Once you've identified the correct volume name, use it in the inspect command. For example:

docker volume inspect <your_volume_name_here>

This will give you the correct Mountpoint path where your data is being stored. It will look something like this (the exact path will vary depending on your system):

{
	"CreatedAt": "2025-07-25T11:22:19Z",
	"Driver": "local",
	"Labels": {
		"com.docker.compose.config-hash": "---",
		"com.docker.compose.project": "---",
		"com.docker.compose.version": "2.38.2",
		"com.docker.compose.volume": "us8wwos0o4ok4go4gc8cog84_archiver-data"
	},
	"Mountpoint": "/var/lib/docker/volumes/us8wwos0o4ok4go4gc8cog84_archiver-data/_data",
	"Name": "us8wwos0o4ok4go4gc8cog84_archiver-data",
	"Options": null,
	"Scope": "local"
}

In this example, the data is located at /var/lib/docker/volumes/us8wwos0o4ok4go4gc8cog84_archiver-data/_data. You can then cd into that directory to see your files.
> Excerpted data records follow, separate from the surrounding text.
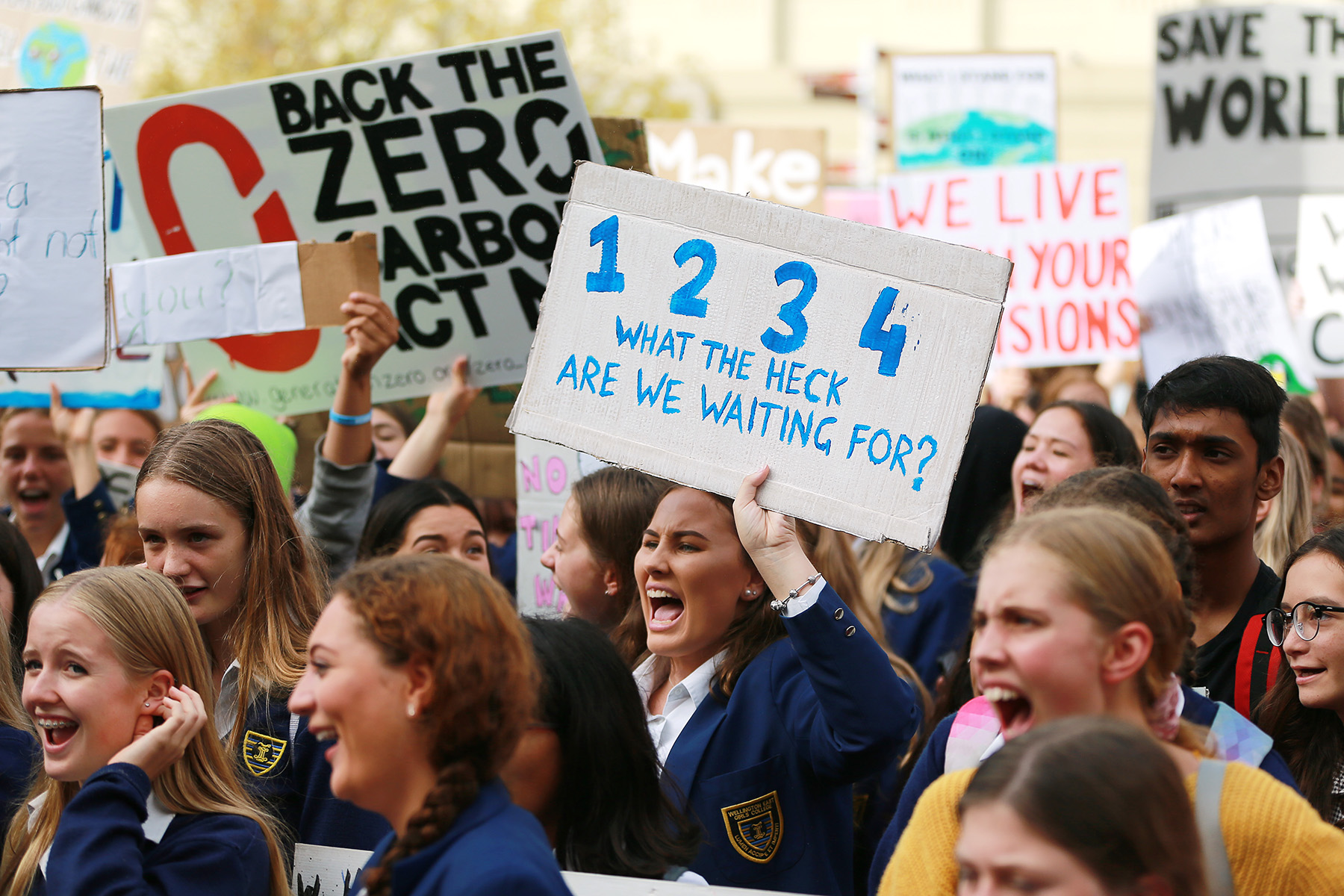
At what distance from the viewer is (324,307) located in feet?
14.4

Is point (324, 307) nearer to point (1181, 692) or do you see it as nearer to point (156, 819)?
point (156, 819)

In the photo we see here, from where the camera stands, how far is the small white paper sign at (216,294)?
444 centimetres

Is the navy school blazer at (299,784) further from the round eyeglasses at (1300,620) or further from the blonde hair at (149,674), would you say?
the round eyeglasses at (1300,620)

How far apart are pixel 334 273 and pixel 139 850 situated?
2316mm

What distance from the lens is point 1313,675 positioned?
2.96m

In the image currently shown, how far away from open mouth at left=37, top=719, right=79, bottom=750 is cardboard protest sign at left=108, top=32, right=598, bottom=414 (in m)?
2.13

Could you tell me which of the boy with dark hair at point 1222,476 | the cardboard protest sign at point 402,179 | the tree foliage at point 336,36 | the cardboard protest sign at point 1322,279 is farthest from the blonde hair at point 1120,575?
the tree foliage at point 336,36

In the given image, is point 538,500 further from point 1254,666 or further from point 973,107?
point 973,107

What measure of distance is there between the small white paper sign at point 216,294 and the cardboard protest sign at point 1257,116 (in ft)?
14.5

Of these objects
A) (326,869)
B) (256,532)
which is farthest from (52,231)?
(326,869)

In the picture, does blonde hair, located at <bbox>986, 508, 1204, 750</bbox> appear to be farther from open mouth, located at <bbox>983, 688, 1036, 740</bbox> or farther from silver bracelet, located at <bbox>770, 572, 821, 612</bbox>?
silver bracelet, located at <bbox>770, 572, 821, 612</bbox>

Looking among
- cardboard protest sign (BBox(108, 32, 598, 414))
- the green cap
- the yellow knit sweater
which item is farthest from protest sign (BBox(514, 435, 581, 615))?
the yellow knit sweater

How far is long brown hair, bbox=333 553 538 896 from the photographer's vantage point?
2088 millimetres

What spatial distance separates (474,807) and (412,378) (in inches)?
113
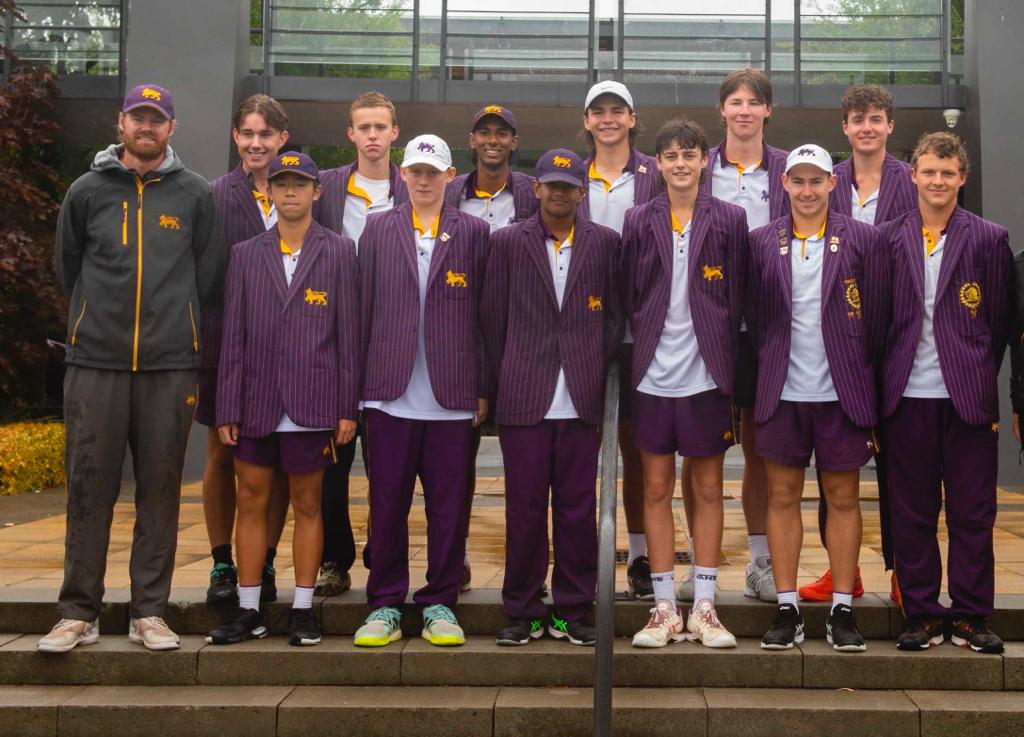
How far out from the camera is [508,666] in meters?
4.96

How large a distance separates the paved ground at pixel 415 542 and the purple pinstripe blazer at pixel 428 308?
4.27 ft

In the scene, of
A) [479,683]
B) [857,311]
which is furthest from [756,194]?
[479,683]

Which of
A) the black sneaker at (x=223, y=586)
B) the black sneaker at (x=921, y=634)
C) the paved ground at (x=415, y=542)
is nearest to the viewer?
the black sneaker at (x=921, y=634)

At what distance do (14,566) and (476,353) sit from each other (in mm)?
3315

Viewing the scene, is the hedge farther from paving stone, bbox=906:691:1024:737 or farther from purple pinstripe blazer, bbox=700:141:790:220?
paving stone, bbox=906:691:1024:737

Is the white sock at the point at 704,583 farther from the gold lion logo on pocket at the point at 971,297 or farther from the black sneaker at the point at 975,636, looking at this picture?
the gold lion logo on pocket at the point at 971,297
To save data to a specific folder

To save the data to a specific folder on your machine, you'll need to make a change to your docker-compose.yml. You need to switch from a named volume to a "bind mount".

Heres how you can do it:

  1. Edit docker-compose.yml:

Open the docker-compose.yml file and find the open-archiver service. You're going to change the volumes section.

Change this:

services:
    open-archiver:
    # ... other config
    volumes:
        - archiver-data:/var/data/open-archiver

To this:

services:
    open-archiver:
    # ... other config
    volumes:
        - ./data/open-archiver:/var/data/open-archiver

You'll also want to remove the archiver-data volume definition at the bottom of the file, since it's no longer needed.

Remove this whole block:

volumes:
    # ... other volumes
    archiver-data:
        driver: local
  1. Restart your containers:

After you've saved the changes, run the following command in your terminal to apply them. The --force-recreate flag will ensure the container is recreated with the new volume settings.

docker-compose up -d --force-recreate

After this, any new data will be saved directly into the ./data/open-archiver folder in your project directory.